This is an amazing dress, an example of what I would call heirloom recycling. Whoever made this dress embraced the “green” philosophy–or simply needed a white dress and had a pretty tablecloth. Whatever.
On a yard sale/church bazaar Saturday outing, a mother/daughter duo came across this dress. Well aware of my penchant for antique textiles, the shopping duo decided then and there to gift it to me.  What wonderful friends! And, of course, I was delighted.
Remarkable for a number of reasons, the dress is made from a beautifully stitched fine linen tablecloth. It was not immediately obvious that the cutwork, surface embroidery and needle lace inserts were not embellishments meant for a special gown.
My first clue that this was a tablecloth was when I discovered the embroidery at the neckline, under the bodice overlay. Hmmmmmmm….no reason to embroider there.
It is pieced together so artfully that the placement of the designs and the needle lace seem well planned for a dress. The skirt was cut so that the cutwork lines up at the side seams. The unusual sleeve style incorporates a corner of the cloth.
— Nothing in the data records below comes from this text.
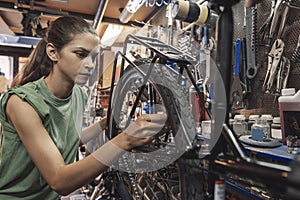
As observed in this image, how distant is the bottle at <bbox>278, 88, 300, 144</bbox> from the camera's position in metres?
0.79

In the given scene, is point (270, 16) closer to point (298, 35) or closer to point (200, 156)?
point (298, 35)

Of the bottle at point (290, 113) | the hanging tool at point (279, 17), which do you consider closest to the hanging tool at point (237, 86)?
the hanging tool at point (279, 17)

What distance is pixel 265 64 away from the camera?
1.09 meters

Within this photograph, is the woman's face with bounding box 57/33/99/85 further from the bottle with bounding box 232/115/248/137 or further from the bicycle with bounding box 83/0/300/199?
the bottle with bounding box 232/115/248/137

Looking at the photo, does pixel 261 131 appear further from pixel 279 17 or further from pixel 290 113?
pixel 279 17

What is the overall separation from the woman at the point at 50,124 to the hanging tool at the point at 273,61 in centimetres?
65

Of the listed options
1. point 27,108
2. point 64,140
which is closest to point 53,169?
point 27,108

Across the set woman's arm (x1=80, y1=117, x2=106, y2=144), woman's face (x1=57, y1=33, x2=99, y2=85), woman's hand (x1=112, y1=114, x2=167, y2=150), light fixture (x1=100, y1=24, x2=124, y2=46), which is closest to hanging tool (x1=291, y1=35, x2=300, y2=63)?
woman's hand (x1=112, y1=114, x2=167, y2=150)

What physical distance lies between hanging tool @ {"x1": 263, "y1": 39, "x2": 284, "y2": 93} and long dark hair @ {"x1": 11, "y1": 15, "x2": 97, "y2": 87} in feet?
2.21

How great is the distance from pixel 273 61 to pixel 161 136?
600 millimetres

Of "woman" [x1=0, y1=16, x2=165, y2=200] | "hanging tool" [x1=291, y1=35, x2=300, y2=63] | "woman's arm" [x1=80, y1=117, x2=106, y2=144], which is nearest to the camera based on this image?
"woman" [x1=0, y1=16, x2=165, y2=200]

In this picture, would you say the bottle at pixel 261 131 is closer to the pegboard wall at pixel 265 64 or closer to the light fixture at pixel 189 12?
the pegboard wall at pixel 265 64

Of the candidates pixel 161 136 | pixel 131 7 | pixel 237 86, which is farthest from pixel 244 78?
pixel 131 7

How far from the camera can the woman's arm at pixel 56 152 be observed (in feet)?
1.87
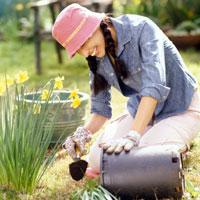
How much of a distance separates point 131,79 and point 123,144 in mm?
599

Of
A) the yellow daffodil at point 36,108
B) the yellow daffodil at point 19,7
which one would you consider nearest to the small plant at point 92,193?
the yellow daffodil at point 36,108

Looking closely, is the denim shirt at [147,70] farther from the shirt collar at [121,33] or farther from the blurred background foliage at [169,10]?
the blurred background foliage at [169,10]

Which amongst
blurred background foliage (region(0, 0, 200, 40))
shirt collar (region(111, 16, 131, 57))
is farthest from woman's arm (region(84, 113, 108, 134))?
blurred background foliage (region(0, 0, 200, 40))

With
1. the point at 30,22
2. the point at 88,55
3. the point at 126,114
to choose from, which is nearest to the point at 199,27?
the point at 30,22

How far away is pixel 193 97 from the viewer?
4086 millimetres

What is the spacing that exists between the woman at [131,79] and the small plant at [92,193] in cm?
22

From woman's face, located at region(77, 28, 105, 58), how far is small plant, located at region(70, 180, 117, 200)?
725 millimetres

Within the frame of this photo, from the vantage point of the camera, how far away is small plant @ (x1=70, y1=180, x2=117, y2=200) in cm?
327

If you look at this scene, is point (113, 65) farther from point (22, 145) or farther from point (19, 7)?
point (19, 7)

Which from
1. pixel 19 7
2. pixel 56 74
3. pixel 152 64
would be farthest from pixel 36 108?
pixel 19 7

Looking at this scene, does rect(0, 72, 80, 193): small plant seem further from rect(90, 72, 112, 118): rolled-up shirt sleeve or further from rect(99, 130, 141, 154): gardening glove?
rect(90, 72, 112, 118): rolled-up shirt sleeve

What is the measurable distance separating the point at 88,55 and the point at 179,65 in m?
0.63

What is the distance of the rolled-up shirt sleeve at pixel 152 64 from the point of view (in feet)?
11.4

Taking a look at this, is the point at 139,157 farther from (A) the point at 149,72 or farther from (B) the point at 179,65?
(B) the point at 179,65
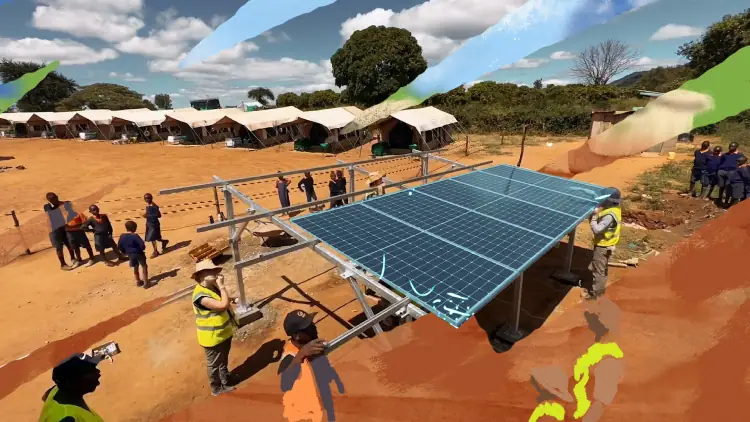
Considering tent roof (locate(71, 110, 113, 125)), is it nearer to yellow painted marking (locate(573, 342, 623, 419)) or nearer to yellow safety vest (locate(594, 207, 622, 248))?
yellow safety vest (locate(594, 207, 622, 248))

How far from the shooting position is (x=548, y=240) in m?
4.86

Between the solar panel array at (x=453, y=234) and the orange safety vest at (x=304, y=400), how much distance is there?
1.17 m

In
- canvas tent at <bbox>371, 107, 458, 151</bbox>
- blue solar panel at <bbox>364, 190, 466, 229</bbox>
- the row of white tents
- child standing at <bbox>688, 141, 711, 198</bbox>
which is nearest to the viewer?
blue solar panel at <bbox>364, 190, 466, 229</bbox>

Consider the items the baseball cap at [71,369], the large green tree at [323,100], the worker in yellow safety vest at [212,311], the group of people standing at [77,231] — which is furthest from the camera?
the large green tree at [323,100]

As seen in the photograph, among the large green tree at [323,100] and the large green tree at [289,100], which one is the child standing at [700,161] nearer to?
the large green tree at [323,100]

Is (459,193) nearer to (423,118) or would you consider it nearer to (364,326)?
(364,326)

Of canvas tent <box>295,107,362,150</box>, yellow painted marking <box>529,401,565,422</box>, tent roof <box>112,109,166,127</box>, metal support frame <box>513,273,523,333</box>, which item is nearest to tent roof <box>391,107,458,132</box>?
canvas tent <box>295,107,362,150</box>

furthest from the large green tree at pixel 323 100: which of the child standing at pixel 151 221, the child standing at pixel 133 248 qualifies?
the child standing at pixel 133 248

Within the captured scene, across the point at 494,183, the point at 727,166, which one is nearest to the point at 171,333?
the point at 494,183

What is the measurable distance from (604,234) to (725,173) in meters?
8.35

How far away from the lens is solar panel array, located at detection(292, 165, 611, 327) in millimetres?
3592

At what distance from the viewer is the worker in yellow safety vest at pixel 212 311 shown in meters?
4.36

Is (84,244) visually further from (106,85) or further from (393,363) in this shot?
(106,85)

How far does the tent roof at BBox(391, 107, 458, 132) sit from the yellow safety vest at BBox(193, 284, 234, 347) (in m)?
21.0
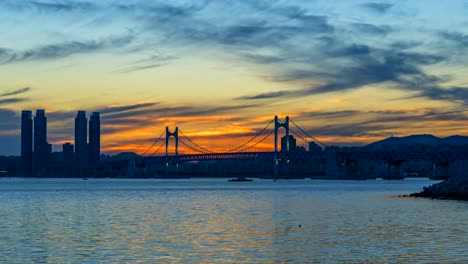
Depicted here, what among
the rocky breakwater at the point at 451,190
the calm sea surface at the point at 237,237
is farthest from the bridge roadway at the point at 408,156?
the calm sea surface at the point at 237,237

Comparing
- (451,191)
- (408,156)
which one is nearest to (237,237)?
(451,191)

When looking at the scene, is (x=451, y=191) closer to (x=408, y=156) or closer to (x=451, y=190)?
(x=451, y=190)

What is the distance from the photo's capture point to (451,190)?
66.1 metres

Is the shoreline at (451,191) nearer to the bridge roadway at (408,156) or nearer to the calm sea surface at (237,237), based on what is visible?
the calm sea surface at (237,237)

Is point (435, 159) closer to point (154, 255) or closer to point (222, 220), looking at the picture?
point (222, 220)

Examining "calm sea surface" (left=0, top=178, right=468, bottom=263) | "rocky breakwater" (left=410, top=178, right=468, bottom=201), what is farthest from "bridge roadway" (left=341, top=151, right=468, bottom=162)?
"calm sea surface" (left=0, top=178, right=468, bottom=263)

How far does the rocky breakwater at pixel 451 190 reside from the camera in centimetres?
6362

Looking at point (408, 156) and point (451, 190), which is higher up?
point (408, 156)

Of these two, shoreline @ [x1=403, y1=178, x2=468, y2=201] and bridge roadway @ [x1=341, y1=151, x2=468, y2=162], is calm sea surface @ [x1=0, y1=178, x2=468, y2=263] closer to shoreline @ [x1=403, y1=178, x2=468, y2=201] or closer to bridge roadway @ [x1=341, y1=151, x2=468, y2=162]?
shoreline @ [x1=403, y1=178, x2=468, y2=201]

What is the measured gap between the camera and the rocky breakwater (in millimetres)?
63625

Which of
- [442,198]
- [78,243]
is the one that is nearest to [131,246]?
[78,243]

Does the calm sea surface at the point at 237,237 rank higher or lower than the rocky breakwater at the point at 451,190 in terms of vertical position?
lower

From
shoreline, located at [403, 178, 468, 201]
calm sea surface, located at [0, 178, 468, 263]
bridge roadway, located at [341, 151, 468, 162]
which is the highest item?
bridge roadway, located at [341, 151, 468, 162]

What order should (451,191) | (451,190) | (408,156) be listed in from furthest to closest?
(408,156) → (451,190) → (451,191)
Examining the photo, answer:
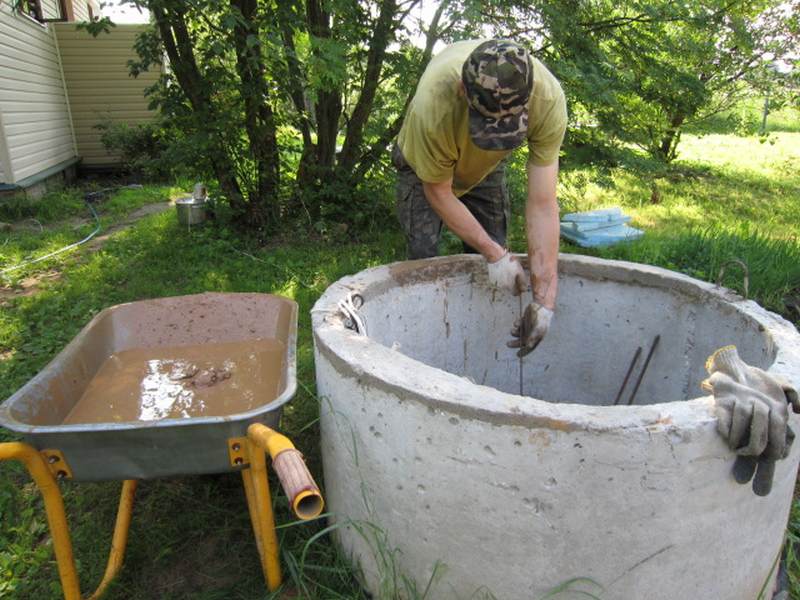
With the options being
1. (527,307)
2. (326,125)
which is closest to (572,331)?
(527,307)

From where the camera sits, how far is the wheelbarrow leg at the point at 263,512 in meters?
1.65

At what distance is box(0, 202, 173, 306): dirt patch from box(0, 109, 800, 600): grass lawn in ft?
0.28

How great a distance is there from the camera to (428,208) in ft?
9.11

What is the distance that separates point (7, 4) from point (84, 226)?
344 centimetres

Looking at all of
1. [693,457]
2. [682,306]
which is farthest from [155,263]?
[693,457]

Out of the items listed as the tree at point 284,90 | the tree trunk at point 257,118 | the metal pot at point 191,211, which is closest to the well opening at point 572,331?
the tree at point 284,90

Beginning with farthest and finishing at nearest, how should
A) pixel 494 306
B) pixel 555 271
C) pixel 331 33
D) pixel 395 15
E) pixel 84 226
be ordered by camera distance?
pixel 84 226, pixel 395 15, pixel 331 33, pixel 494 306, pixel 555 271

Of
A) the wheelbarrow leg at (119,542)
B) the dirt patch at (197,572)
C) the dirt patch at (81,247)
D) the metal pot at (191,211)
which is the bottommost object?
the dirt patch at (197,572)

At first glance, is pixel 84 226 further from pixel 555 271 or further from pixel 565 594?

At the upcoming mother-daughter church luncheon, a display of vintage wedding gowns and dresses will be featured. So I pulled out the dress and proceeded to launder it. That’s when I discovered the embroidery at the neckline and the non-standard skirt attachment.
Close examination convinced me that the cutwork and embroidery were done by someone other than the seamstress who constructed this garment. There is a noticeable disparity between the workmanship of the handwork and the construction.
This is most noticeable with lace attachment. It is simply straight stitched onto what appears to be a machine rolled and whipped edge at the hem and sleeve edges.
However, on the front and back yoke overlays, which are lined, it is very nicely hand stitched.
It seems to me that the short opening at the center back would make it very difficult to put the dress on. But it’s likely that the seamstress/designer didn’t want break the horizontal line of the lace on the overlay.
Of course, I wonder for what special occasion was the dress made? It could have been a confirmation or graduation dress. It even could have been a wedding dress. Whatever.
Scarlet O’Hara would have found this a welcome, comfortable change from her velvet drapery dress.